Friday math movie - NUMB3RS and Bayes’ Theorem
By Murray Bourne, 23 Nov 2007
There are 2 related videos for your viewing pleasure this week.
Here's Charlie (the main character in the NUMB3RS tv series) explaining the Monty Hall problem to his students. It has a good twist, of course. What you expect intuitively is not the best decision.
Here is another explanation of the same thing from Ron Clarke (which has a bit of a Monty Python feel):
Here's quite a good (if lengthy) explanation of Bayes' Theorem. From the page's intro:
... an excruciatingly gentle introduction.
There's a bunch of Java applets on that page that let you play with the concepts and investigate the meaning.
See the 5 Comments below.
27 Nov 2007 at 1:33 pm [Comment permalink]
Cool videos; I love the Monty Hall problem!
P.S. It should be “Bayes’ theorem”; it’s named after Thomas Bayes.
27 Nov 2007 at 9:46 pm [Comment permalink]

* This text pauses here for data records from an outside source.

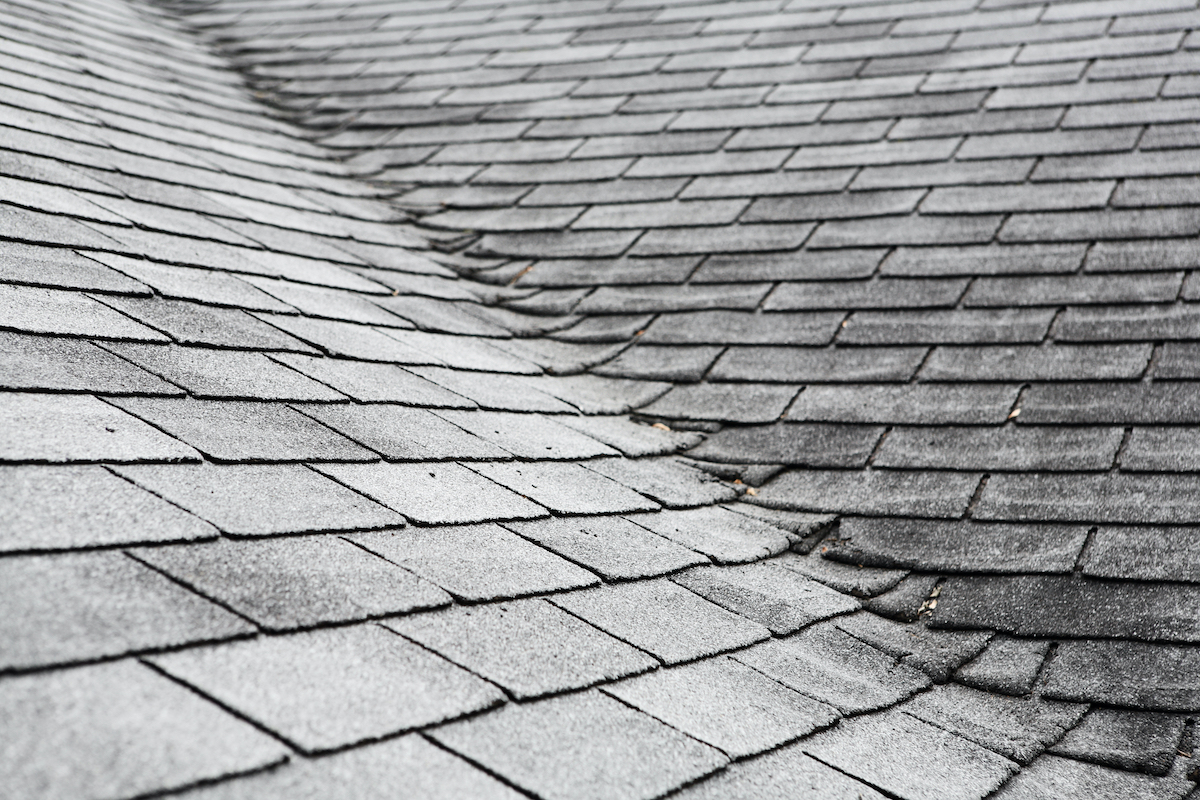 Broken and cracked Houston roof shingles covered in sleet from cold weather roof damage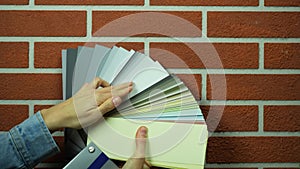 Wall with brick pattern in dark brown color. Color swatches palette in designer`s hand. Matching colors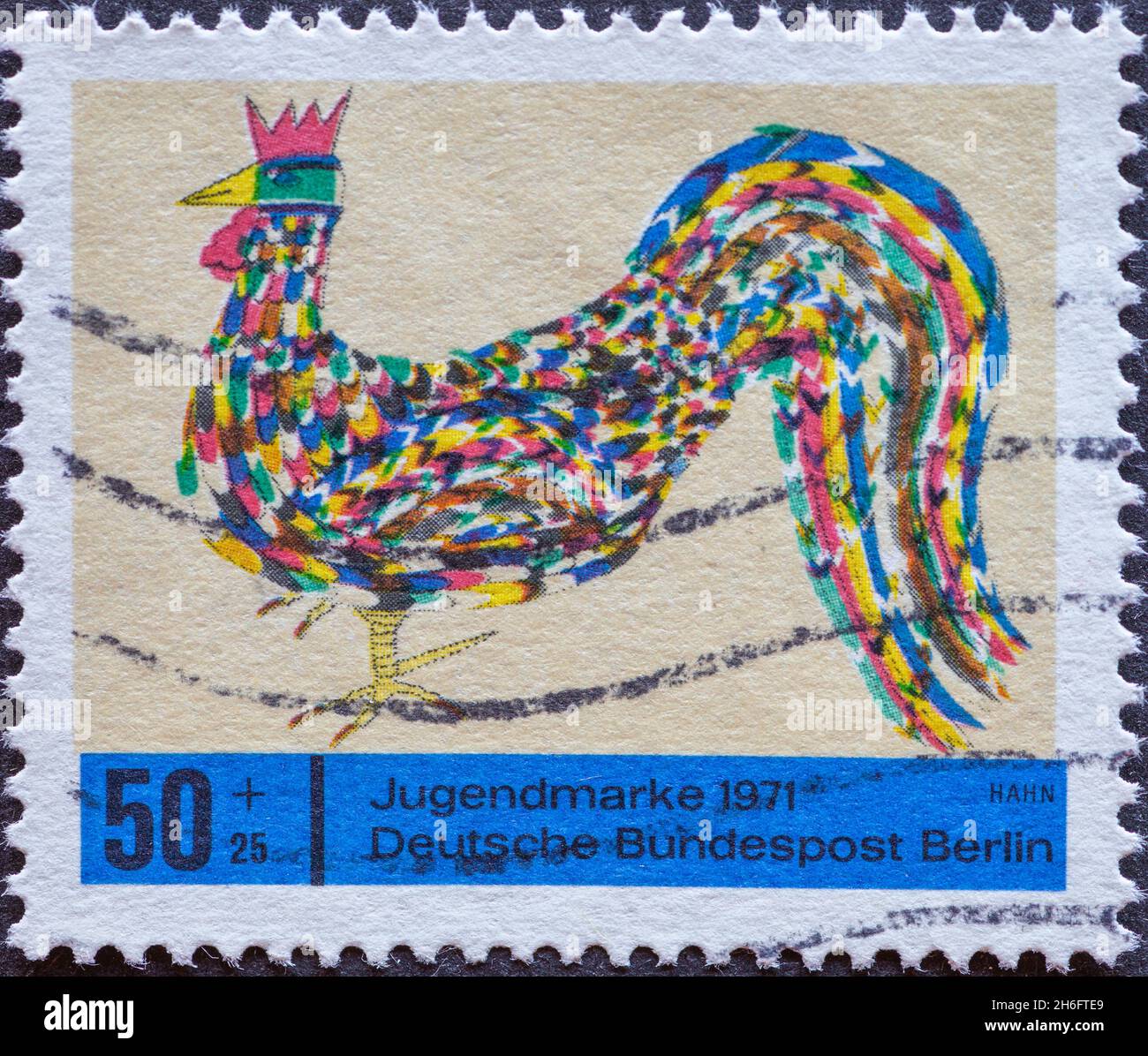 GERMANY, Berlin - CIRCA 1971 a postage stamp from Germany, Berlin showing a 1971 charity postal stamp with colorful pictures of children. Here: cock Stock Photo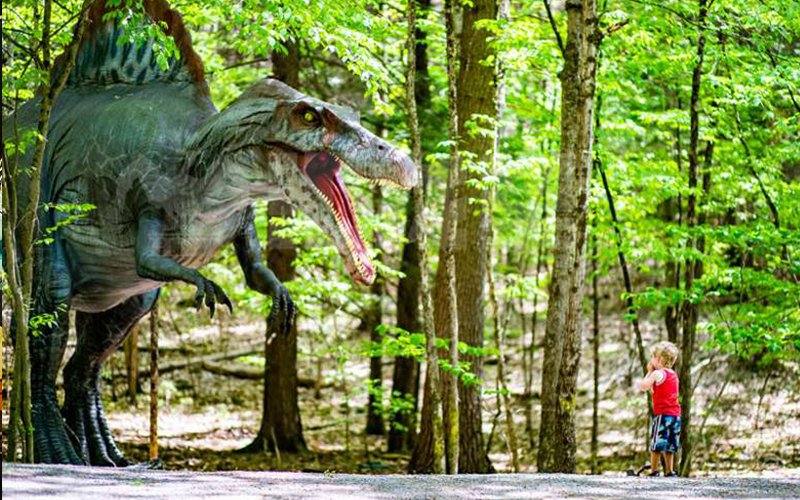 Programmed animatronic dinosaur movement on a park trail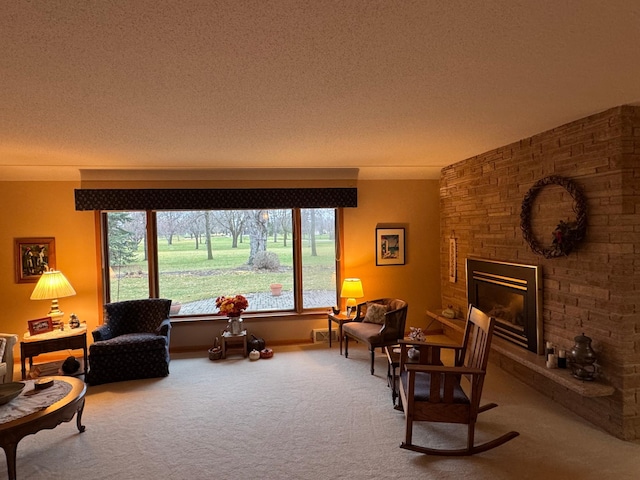 living area with carpet flooring, a textured ceiling, and a stone fireplace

Doh - thanks, Darmok. Yes, I knew it was Bayes apostrophe - but after years of typing 'apostrophe s', it kinda becomes a habit.
I have corrected it in the post.
2 Dec 2007 at 5:10 am [Comment permalink]
Iam going to put a link to this information. I saw this Numb3ers episode last weeK and I enjoy. Thanks.
4 Feb 2010 at 4:10 am [Comment permalink]
that's interesting Charlie!
28 Dec 2016 at 10:15 pm [Comment permalink]
I disagree with the usage of Bayes Theorem to solve the Monty Hall problems.
If there are 3 choices, you pick 1 of the 3 (1/3 probability being the same as 2/6 probability), and the host removes 1 of the other 2 options (1/3 probability being the same as 2/6 probability), then, 1/2 (50%, being 1/6) from the choice removed by the host should be transferred to your selection, and the other 1/2 probability (likewise 50%, being 1/6) should be transferred to the other option that you may or may not switch to.
At that point the 2 remaining selections (yours, originally 2/6, now plus the 1/6 from the removed option, being 3/6, which is the same as 1/2 or 50%) is equal to the other option (originally 2/6, now plus the 1/6 from the removed option, being 3/6, which is also the same as 1/2 or 50%).
So, to me, you are now positioned at 50:50 (3/6 v. 3/6), and not 2/3 to 1/3. Consequently, you have an even probability of selecting a car/goat in the Monty Hall/NUMB3RS video example, and not a 2:1 probability as most of these videos state as fact.